> _Tasks for this exercise_
[A] Answer these from the text on local agentic models:
(i) Around when does it say the inflection point came?
(ii) What price does it give for a 64GB Mac Mini?
(iii) How large is Qwen3.5:35B with "Q4_K_M" quantisation?
[B] Carry on the text on local agentic models, starting after its final sentence.

> _Extract provided_
Start of Block

Claude Code has become the indispensable tool for agentic coding specifically, and it does impressively well on other tasks too. I’ve had it rewrite some 35-year-old Fortran in Rust, build a Python front-end to a Java library, and “vibe-code” entire websites (backend and frontend) from scratch. As many others have noted, the inflection point was around November 2025: that is when being a coder transitioned from “writing code with an LLM aid” to “overseeing code written by an LLM.” I’m personally still finding my way through this transition and how to best work in the world.

But what about running agentic models locally?

Of course, there’s been much excitement about OpenClaw, best expressed by Andrej Karpathy:

Bought a new Mac mini to properly tinker with claws over the weekend. The apple store person told me they are selling like hotcakes and everyone is confused :)

But I’m not sure how many people are actually buying a Mac Mini (£2k for a 64GB version at the time of writing) and then serving up OpenClaw on it over tailscale. Plus OpenClaw is a live dangerously approach. Bing which, in case you had forgotten, is Microsoft’s search engine, has been redirecting anyone who has searched for “OpenClaw Windows” to a virus. That’s before you’ve even installed the real OpenClaw! And there are plenty of horror stories about security issues. Between the costs and the risks, which need real know-how to work with, this option is not practical for the majority of people using LLMs.

So agentic local models have been off the table for most of us. I haven’t found any local models that can reliably do agentic tool use. Until now.

What has changed is the release of Qwen3.5:35B with “Q4_K_M” quantisation. I know little about quantisation, but it seems like this is an intelligent approach to using 4-bit quantisation that manages to keep most of the performance while cutting out as much as 70% of the RAM requirement. So instead of this being a 67GB model, as with the original on Hugging Face, it’s only a 24GB model, and so comfortably fits on a 64GB machine.

End of Block

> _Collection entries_
Start of Block

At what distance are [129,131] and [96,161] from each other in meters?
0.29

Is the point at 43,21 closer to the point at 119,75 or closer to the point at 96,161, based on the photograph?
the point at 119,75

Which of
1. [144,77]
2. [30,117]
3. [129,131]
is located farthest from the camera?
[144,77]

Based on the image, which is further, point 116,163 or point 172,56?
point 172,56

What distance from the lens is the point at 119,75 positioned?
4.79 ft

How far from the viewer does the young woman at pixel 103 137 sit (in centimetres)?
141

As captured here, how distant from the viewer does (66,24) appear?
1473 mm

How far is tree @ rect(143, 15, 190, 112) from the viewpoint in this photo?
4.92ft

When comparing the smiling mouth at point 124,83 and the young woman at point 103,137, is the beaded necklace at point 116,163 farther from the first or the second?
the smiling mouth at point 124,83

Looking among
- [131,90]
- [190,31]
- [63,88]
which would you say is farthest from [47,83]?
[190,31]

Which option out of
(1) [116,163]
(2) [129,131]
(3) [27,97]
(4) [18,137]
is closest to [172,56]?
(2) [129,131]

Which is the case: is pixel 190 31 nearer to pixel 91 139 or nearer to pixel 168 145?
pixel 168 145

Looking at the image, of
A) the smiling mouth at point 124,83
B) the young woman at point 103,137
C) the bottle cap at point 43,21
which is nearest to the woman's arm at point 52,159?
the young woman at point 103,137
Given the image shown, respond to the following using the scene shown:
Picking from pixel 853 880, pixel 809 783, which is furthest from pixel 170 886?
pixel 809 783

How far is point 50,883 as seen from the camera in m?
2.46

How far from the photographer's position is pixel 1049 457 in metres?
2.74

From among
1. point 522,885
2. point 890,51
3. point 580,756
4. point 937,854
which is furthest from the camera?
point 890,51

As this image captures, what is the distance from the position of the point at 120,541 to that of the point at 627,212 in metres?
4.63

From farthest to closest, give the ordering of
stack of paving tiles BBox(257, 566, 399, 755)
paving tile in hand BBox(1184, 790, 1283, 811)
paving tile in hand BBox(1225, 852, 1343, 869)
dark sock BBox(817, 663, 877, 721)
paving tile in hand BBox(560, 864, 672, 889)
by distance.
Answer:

End of Block
Start of Block

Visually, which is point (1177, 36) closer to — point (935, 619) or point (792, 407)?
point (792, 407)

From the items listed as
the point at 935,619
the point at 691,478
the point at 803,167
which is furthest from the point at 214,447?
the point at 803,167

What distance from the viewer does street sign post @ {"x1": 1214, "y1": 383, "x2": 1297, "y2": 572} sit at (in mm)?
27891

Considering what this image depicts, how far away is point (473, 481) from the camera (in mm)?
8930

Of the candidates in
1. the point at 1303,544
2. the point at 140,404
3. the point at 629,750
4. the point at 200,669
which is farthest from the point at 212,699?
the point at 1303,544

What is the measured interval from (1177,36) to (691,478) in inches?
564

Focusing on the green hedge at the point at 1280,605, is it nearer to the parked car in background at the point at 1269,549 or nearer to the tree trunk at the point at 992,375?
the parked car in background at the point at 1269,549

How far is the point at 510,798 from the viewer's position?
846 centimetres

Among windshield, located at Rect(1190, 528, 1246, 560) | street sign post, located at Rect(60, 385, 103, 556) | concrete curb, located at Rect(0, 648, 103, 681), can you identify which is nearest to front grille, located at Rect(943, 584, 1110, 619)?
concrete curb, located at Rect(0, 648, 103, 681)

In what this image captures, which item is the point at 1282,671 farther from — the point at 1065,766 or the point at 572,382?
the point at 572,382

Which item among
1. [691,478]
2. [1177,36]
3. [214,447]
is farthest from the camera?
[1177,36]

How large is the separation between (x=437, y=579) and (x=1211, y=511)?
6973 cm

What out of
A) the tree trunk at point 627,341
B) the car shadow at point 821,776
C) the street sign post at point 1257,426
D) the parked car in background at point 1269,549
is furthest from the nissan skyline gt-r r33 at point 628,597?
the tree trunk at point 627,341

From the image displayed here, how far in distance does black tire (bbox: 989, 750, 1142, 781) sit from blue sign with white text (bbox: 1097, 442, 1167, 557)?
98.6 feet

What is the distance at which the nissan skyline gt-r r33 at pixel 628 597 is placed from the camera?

End of Block

> _Responses in order_
[A]
(i) Around November 2025.
(ii) £2k.
(iii) 24GB.

[B]
Why would you want to run an agentic model fully locally? If you’re anything like me, you may have simply exhausted your subscription tokens and wish to carry on working. Or perhaps you have no WiFi and no phone signal (hello travelling in parts of South West London—you know where you are) and want to get some stuff done. Another motivator is privacy: the recent leak of users’ confidential emails to Microsoft Copilot show how even enterprise-level security systems can go awry. It’s also just unbelievably cool to turn your own computer into a fully fledged, tool-wielding assistant.

You’re still not going to be blown away by the speed of these mid-tier, <64GB models. In terms of getting through a simple problem, like investigating a test failure or updating docs, they’re simply not as fast as the latest Claude models. But they do have pretty incredible performance nonetheless and, for me, they have now crossed the point where they are fast enough and good enough to be used for serious development.

Getting started on your own computer

You’ll need at least 32GB of RAM, and probably 64GB. As far as I know, the steps work cross-platform though the exact commands will vary (the below commands are for MacOS.)

Download Ollama, which is an open model serving and management tool. On the command line, run

curl -fsSL https://ollama.com/install.sh | sh

Download the OpenAI Codex CLI.

brew install codex

You can also use Claude Code CLI but I found Codex worked slightly better with open models (I have no firm evidence for this, it’s just based on experience.)

Next, run Ollama in your terminal and use it to download Qwen3.5:35B

ollama run qwen3.5:35b

This will start an automatic download of the full model then launch a chat when it’s finished. Quit that, then run ollama on your command line. You’ll be given a bunch of options for CLIs. Use the down arrows to get to “Launch Codex” then use the right arrow to switch models. Select qwen3.5:35B and you will see Codex CLI launch with your local model!

Now, when you issue a task, you’ll find that the LLM starts using tools to complete that task. All running in your own laptop. Incredible!